Some of Oppy's other notable records include:
- Completing 1000kms in 24 hours at the Melbourne Motordrome in 1932
- Taking 5 British records in two weeks (including London-Bath-London) in 1934
- Brisbane to Sydney, 651 miles in 47 hours 10 minutes, in 1936
- Records from Fremantle to Sydney, Kalgoorlie to Perth, Brisbane to Sydney, Adelaide to Sydney and more.
Post Cycling Career
The outbreak of the Second World War was to put an end to Opperman's cycling career, and led to the start of new pursuits. His later political career was to be one of almost as much variety and significance as his cycling career.
In 1940, Opperman joined the RAAF, starting as a Drill Instructor and later Pilot Officer, and rose to the rank of Flight Lieutenant.
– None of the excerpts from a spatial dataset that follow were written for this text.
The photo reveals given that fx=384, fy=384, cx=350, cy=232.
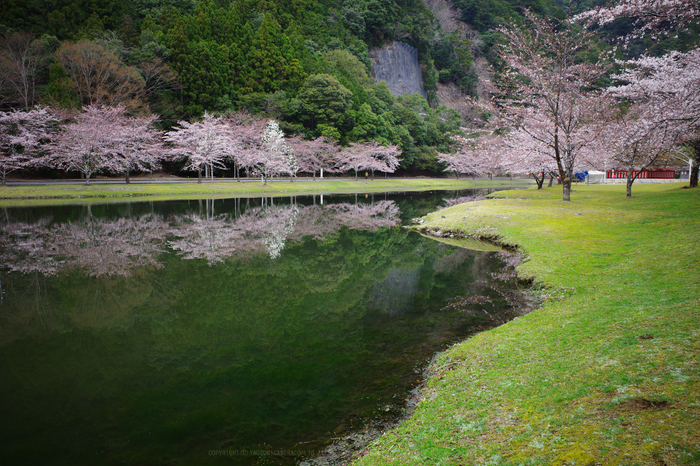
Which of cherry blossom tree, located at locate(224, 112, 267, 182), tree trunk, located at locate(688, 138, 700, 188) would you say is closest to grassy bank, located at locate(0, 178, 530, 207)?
cherry blossom tree, located at locate(224, 112, 267, 182)

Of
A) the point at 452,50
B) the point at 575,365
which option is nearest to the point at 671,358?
the point at 575,365

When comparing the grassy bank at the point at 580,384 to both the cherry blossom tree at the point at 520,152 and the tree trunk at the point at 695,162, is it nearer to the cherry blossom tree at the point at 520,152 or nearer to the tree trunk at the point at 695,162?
the tree trunk at the point at 695,162

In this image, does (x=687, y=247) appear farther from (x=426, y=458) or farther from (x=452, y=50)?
(x=452, y=50)

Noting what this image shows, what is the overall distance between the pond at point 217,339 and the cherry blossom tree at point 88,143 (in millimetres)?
23161

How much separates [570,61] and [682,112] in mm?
13597

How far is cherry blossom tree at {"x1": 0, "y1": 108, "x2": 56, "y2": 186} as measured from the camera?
1385 inches

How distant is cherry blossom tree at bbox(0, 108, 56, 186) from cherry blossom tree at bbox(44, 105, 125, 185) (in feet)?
4.97

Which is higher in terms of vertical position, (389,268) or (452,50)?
(452,50)

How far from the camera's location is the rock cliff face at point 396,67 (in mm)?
100037

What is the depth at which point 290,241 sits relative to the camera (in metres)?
17.9

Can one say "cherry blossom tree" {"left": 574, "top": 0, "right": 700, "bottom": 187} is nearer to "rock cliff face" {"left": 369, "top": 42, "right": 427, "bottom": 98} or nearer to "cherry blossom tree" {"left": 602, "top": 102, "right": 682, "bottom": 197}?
"cherry blossom tree" {"left": 602, "top": 102, "right": 682, "bottom": 197}

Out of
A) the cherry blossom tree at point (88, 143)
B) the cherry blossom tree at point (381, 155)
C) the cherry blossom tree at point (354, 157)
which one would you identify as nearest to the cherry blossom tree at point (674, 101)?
the cherry blossom tree at point (88, 143)

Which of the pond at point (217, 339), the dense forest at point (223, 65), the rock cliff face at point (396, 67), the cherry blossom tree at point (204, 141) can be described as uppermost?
the rock cliff face at point (396, 67)

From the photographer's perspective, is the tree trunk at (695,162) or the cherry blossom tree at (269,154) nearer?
the tree trunk at (695,162)
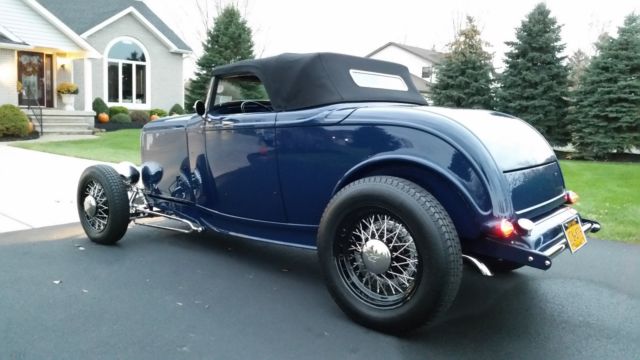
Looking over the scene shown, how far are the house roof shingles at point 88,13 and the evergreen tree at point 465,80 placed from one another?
42.7ft

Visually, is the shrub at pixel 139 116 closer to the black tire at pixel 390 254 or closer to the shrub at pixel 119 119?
the shrub at pixel 119 119

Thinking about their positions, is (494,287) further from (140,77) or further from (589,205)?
(140,77)

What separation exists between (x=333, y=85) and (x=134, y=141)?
13.8 meters

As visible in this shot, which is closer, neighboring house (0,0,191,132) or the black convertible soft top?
the black convertible soft top

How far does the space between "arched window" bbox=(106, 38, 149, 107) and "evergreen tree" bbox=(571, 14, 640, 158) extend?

His term was over in 1945.
In between sports and politics, Opperman also was heavily involved in the Malvern Star brand, becoming the Personnel Manager in 1946 of Allied Bruce Small Ltd. He was also awarded a position in the Jubilee Sporting sub-committee in 1950.
Oppy's political pursuits began when he joined the 'People's Freedom' movement, which related to land in Moorabbin that was to be used to create an airport, despite protests from locals. Lord Casey, a candidate for a new party called the United Australia Party, and member of the seat of Corio, recommended that Opperman stand for the Liberal Party. Oppy did so and won the seat of Corio in 1949. He held the seat for 17 straight years (1949-1966). Opperman was described as a 'precocious young backbencher' by Malcolm Fraser. In 1956, he was also appointed as Government Whip.
Oppy was promoted five years later in 1961 to Minister of Shipping and Transport. His focus was on lowering the high road death tolls by promoting the use of seatbelts. In a candid statement, Opperman said that 'In the next decade, road tolls will equal half of the migration population intake' in addition to 'the road toll between 1945 and 1960 being 20% higher than Australian battle deaths from WWII'. Opperman was also adamant that bicycles should not require a licence. In fact, Oppy was instrumental in the creation of 'Bike Ed' programs in Primary Schools.
In 1964 Opperman became Immigration Minister for the Liberal Government, and pushed the idea of skilled migration as a real investment and advantage for Australia. During his period as Minister, laws were relaxed on Asian migration, and deals were made between Australian and Holland, as well as Malta.
Oppy's next role was as the High Commissioner to Malta, the first role of its kind for Australia. Opperman held this position from 1969-1972, moving overseas. Unfortunately, in the same year, Opperman also suffered cardiac arrest. At this point, he was almost 20 kg overweight and had experienced much public scrutiny and pressure.
Oppy was always a cyclist, despite his health not always being up to scratch. He even pressed for a 'cycling pool' being installed in Parliament to get the fitness of politicians up. He never lost his racing spirit, nor his '..unassuming personality and his unfailing sense of humour' as Bruce Small once put.
Knighthood and Retirement
Opperman received a Bachelor Knight by Knights of the Order of St John of Jerusalem in 1968, and a Knight Commissioner in 1974.
In his retirement, Oppy published his autobiography 'Pedals, Politics and People', was a Sporting Hall of Fame inductee, was selected as one of ten all-time greatest Australian sportspeople, and personally unveiled a bronze statue erected in his honour in his home town of Rochester, Victoria.
Sir Hubert Opperman died a month before his 92nd Birthday on his exercise bike, which his wife Mavys had forbidden him to ride.